— Start Passage shown —

I wonder what memories they’ll take with them from here. What images will stick in their minds as they grow up, long after they’ve forgotten the circumstances of why they stayed? At least they’re probably too young to notice the bedroom paint jobs we never got round to updating, or the cracked kitchen tiles we’re too scared to lift up. Goodness knows what can of worms that would open.

Detail Selection

My family did a housesit/ catsit when I was little. We stayed at the new pastor’s house, with a big black and white cat called Asia. I remember lounging about in the living room patting Asia and listening to my new favourite tape on our brown Fisher Price cassette player. It was the Animal Alphabet tape, with a song for an animal starting with each letter of the alphabet.

(Yes, even Q: quahog. And X was a roundup of Latin animal names, a very catchy ditty.)

Hello, Officer. I’d like to report an anti-cat hate crime.

They had a sunny living room, whereas we rented a log end of a farmhouse which was rather dark. And they had a swingset. There was also a secret passage in the house, which we later pretended was Underground Railroad-related, although it probably was more modern than that.

I’ve no idea why my family of 6 were chosen for this job, because in addition to minding the house and Asia the cat, at least some of the pastor’s 6 kids were also there. I was 5 years old, meaning my youngest sister would have been an infant. It’s a bit of a mystery what we were doing there, but sounds and images remain in my memory. I can see why I occasionally opted to hang out with the cat, though, rather than 3-9 other kids at a time.

Packed with History

While we were away visiting my family just now, we helped with some sorting and packing, and also with house hunting. My husband and I aren’t doing the moving, but my family’s search for a new house—to meet the needs of my parents as they approach their 70s, my autistic cousin, and my neurodivergent youngest sister—has been quite consuming.

— End Passage shown —
— Start Record set —

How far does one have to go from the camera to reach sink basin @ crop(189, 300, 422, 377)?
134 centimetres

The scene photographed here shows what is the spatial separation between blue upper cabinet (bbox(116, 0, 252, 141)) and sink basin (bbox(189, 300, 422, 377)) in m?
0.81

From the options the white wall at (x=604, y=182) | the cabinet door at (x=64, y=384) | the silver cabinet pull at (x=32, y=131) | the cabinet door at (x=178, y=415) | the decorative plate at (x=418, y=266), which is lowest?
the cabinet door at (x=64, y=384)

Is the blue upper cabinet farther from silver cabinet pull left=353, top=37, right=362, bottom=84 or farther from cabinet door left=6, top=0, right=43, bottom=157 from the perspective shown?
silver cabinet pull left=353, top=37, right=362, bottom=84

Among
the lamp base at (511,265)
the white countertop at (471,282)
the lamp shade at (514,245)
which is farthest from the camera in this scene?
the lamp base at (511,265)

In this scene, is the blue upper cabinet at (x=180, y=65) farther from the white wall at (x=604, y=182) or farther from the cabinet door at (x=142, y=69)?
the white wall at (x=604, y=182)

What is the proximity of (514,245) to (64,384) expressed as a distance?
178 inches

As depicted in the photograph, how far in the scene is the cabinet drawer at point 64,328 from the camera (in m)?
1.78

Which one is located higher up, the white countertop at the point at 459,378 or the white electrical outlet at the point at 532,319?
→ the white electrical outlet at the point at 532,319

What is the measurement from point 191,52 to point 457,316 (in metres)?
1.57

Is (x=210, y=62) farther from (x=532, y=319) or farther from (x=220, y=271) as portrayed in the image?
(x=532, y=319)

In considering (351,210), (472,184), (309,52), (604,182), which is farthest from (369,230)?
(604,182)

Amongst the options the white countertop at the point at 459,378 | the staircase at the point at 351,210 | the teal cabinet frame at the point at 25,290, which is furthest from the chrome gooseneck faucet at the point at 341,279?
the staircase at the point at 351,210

— End Record set —

[Task set]
A – Transcribe the portion of the childhood housesit passage starting with "I’ve no idea" and going on through "been quite consuming.".
B – Express the records, starting with the line with "Is (x=210, y=62)" and going on through the end of the records, as a JSON list of strings with one string per line. Include both ends and leave out blank lines.

[Answer set]
A –
I’ve no idea why my family of 6 were chosen for this job, because in addition to minding the house and Asia the cat, at least some of the pastor’s 6 kids were also there. I was 5 years old, meaning my youngest sister would have been an infant. It’s a bit of a mystery what we were doing there, but sounds and images remain in my memory. I can see why I occasionally opted to hang out with the cat, though, rather than 3-9 other kids at a time.

Packed with History

While we were away visiting my family just now, we helped with some sorting and packing, and also with house hunting. My husband and I aren’t doing the moving, but my family’s search for a new house—to meet the needs of my parents as they approach their 70s, my autistic cousin, and my neurodivergent youngest sister—has been quite consuming.

B –
[
  "Is (x=210, y=62) farther from (x=532, y=319) or farther from (x=220, y=271) as portrayed in the image?",
  "(x=532, y=319)",
  "In considering (351,210), (472,184), (309,52), (604,182), which is farthest from (369,230)?",
  "(604,182)",
  "Amongst the options the white countertop at the point at 459,378 | the staircase at the point at 351,210 | the teal cabinet frame at the point at 25,290, which is furthest from the chrome gooseneck faucet at the point at 341,279?",
  "the staircase at the point at 351,210"
]